** What you will do **
Continue the article on electronic cigarettes, starting right after its last sentence.

The electronic cigarette was introduced to the U.S. market in 2007 and offers the nicotine-addicted an alternative to smoking tobacco. Most "e-cigs" are similar enough in appearance to be mistaken for regular cigarettes, but one look inside and you'll see the main difference: E-cigarettes don't contain tobacco. Instead, there's a mechanism that heats up liquid nicotine, which turns into a vapor that smokers inhale and exhale. Manufacturers and satisfied customers say that this nicotine vapor offers many advantages over traditional cigarette smoke. But regulatory agencies and some health experts aren't sure. They're asking questions about the possible side effects of inhaling nicotine vapor, as well as other health risks e-cigarettes may pose -- both to users and to the public. Those calling for tight regulations on e-cigarettes claim that these devices should be deemed illegal until the proper research trials have been conducted to prove that they're safe.
Because they contain no tobacco, e-cigarettes aren't subject to U.S. tobacco laws, which means they can be purchased without proof of age, especially online. This raises concerns that e-cigs may be particularly appealing to kids and may encourage nicotine addiction among young people. And while manufacturers of the e-cigarette claim that it's the cigarette you can "smoke" anywhere, regulatory agencies around the world are taking a close look at these gadgets and instituting a range of restrictions on their use.
Proponents of the e-cigarette say they feel better using the device than they did when they were smoking tobacco cigarettes, and that because the e-cigarette is reusable, it saves them money. Some praise the e-cig for helping them quit smoking. But is the e-cigarette as safe as its users -- including celebrities like Katherine Heigl -- believe? Is it a healthier option, or a riskier choice? And what does the FDA have to do with it? Before you consider taking up the e-cigarette habit, read on to get the facts.
10: No Smoking
Electronic cigarettes are designed to look just like regular cigarettes, but there's one major difference: You don't need a match or lighter to use them. Instead, they hold a battery, a vaporization chamber and a cartridge filled with liquid nicotine. Puff on the device as you would a regular cigarette, and the device heats the liquid and changes it to a nicotine-filled vapor. Inhale to deliver the nicotine to your lungs, and then exhale the vapor. It looks like you're smoking a regular cigarette, but there's no smell, because nothing is burning.

Collected data entries:
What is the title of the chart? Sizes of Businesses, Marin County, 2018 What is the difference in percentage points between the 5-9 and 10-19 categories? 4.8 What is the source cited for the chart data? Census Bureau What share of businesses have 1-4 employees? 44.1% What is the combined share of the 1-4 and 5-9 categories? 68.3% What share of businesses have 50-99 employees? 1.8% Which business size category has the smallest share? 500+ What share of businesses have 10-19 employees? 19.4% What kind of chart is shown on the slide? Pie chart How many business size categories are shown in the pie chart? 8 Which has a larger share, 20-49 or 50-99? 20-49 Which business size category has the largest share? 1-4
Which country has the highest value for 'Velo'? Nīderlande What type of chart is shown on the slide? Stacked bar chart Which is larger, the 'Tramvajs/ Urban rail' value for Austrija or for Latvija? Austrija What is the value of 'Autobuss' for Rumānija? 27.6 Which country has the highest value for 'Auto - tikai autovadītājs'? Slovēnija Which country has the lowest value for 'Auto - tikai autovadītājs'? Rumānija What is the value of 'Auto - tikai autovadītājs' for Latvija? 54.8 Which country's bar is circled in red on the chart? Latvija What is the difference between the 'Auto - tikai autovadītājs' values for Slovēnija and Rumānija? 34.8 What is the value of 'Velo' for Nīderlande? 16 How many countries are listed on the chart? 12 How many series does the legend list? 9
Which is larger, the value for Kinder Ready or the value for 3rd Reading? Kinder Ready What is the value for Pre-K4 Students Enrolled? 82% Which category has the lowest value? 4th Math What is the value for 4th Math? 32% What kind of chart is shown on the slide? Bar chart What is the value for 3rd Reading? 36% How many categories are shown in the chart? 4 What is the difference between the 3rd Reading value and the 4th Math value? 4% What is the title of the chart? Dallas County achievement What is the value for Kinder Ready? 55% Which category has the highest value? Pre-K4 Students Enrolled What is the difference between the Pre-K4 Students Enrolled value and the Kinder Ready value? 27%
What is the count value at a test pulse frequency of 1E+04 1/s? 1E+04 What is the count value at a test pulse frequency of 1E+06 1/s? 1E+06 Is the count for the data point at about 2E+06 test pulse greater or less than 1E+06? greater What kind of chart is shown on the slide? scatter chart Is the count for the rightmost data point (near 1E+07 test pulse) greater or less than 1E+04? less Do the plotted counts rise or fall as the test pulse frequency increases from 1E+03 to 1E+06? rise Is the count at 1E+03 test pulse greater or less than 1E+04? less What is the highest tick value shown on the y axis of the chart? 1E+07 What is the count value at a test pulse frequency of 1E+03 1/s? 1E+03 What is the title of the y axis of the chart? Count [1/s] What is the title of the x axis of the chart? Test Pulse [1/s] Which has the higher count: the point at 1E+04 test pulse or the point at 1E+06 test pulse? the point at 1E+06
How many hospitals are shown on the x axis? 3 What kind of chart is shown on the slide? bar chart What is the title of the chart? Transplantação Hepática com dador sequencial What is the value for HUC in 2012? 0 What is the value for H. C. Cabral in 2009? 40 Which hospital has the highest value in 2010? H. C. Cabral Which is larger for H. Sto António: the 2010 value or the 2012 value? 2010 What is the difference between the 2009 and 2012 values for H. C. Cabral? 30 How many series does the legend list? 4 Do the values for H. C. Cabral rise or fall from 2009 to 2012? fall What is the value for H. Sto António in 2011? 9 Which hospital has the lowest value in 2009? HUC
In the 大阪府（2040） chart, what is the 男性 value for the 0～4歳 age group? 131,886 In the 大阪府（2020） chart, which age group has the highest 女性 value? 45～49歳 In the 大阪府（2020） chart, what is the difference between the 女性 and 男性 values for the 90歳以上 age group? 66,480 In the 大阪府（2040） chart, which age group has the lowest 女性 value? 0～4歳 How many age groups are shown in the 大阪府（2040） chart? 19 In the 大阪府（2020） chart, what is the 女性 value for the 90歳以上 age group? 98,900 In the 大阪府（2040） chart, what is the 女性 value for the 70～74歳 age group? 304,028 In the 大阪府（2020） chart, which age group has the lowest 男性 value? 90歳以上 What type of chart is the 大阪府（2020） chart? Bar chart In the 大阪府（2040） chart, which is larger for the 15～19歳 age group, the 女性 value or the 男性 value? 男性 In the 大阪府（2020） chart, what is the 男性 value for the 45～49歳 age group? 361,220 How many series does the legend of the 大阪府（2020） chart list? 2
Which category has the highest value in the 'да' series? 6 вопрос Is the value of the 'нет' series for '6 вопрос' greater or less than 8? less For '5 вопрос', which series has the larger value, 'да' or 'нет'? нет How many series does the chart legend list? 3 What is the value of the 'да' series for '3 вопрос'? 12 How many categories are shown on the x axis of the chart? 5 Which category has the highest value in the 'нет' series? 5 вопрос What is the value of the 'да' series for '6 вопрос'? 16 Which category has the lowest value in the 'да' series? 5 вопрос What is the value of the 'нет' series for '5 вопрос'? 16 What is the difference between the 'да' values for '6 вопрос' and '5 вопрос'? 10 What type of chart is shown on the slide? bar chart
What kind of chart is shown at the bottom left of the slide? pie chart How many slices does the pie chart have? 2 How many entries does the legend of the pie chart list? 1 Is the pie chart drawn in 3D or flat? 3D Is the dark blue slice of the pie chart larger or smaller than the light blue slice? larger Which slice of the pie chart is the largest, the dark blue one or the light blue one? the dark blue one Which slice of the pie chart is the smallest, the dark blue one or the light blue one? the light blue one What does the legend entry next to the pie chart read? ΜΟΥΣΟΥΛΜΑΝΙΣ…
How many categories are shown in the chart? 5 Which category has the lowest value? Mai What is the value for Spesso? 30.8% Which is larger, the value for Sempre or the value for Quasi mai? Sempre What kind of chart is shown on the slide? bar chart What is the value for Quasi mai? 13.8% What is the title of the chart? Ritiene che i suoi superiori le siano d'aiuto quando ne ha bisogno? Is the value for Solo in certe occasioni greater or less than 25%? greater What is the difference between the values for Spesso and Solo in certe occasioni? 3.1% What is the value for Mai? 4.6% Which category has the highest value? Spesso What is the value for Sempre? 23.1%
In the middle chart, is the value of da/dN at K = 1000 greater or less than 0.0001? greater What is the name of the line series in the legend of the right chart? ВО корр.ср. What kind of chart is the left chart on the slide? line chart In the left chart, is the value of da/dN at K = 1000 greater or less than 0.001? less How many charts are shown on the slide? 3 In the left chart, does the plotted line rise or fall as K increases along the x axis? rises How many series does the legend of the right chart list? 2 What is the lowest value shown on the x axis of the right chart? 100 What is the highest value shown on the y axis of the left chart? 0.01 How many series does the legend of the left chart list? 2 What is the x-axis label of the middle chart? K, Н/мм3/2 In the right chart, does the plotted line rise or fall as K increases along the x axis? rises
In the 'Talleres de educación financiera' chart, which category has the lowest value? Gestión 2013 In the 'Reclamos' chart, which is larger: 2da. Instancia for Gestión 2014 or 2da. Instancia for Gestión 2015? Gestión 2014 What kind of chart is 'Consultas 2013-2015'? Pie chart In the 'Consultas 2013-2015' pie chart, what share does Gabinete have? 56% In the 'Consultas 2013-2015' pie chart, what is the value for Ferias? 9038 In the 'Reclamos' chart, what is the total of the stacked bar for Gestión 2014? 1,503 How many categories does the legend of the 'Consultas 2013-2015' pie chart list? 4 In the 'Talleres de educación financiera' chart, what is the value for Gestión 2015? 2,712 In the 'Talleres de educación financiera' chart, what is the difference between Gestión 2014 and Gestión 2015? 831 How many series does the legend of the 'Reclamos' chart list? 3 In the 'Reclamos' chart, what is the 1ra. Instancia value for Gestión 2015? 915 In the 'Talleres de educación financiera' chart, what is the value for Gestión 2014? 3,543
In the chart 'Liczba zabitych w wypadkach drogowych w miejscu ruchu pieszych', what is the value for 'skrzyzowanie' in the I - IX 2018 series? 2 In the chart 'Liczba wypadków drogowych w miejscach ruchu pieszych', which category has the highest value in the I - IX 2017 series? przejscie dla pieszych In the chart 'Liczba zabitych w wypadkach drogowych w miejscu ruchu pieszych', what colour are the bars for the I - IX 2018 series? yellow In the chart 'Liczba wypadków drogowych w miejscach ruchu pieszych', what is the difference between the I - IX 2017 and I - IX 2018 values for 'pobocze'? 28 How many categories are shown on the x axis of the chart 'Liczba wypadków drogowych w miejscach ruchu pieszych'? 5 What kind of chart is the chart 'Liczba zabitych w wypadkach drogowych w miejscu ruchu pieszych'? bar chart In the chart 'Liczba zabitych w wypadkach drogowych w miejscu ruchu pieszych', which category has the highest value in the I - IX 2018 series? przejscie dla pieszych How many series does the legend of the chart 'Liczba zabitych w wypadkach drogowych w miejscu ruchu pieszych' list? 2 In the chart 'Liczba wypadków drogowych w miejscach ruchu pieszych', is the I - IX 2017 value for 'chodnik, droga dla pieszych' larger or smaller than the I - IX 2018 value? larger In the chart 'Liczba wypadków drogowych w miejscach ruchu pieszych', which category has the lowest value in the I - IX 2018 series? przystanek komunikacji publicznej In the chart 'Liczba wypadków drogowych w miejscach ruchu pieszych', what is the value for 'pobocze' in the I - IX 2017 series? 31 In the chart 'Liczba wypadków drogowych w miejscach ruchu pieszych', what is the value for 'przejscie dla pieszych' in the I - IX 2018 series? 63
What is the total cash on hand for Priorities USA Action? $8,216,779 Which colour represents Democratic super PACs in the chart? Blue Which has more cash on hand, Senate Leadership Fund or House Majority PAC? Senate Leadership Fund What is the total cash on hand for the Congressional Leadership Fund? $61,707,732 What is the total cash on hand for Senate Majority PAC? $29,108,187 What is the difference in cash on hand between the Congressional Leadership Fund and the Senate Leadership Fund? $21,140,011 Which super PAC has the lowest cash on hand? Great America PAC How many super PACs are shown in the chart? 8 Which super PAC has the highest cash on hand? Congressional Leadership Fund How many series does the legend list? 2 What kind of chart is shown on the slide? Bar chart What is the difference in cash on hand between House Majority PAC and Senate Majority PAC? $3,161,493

** Answer **
9: Safety Concerns
Many regulatory agencies and health experts aren't sure the e-cigarette is safe. While there are hundreds of companies in the United States alone that are making and selling e-cigarettes, manufacturers often don't make specific health or safety claims about their products. They do, however, tout the benefits of e-cigarettes as an alternative to tobacco. The Food and Drug Administration (FDA) and some health experts are concerned that the side effects of inhaling pure nicotine have yet to be adequately studied, and are therefore unknown. The FDA is also concerned about quality control, asserting that some manufacturers may not adequately disclose all the chemical ingredients in their e-cigarettes, and that the amount of nicotine listed on a cartridge label may not match the actual amount in the cartridge.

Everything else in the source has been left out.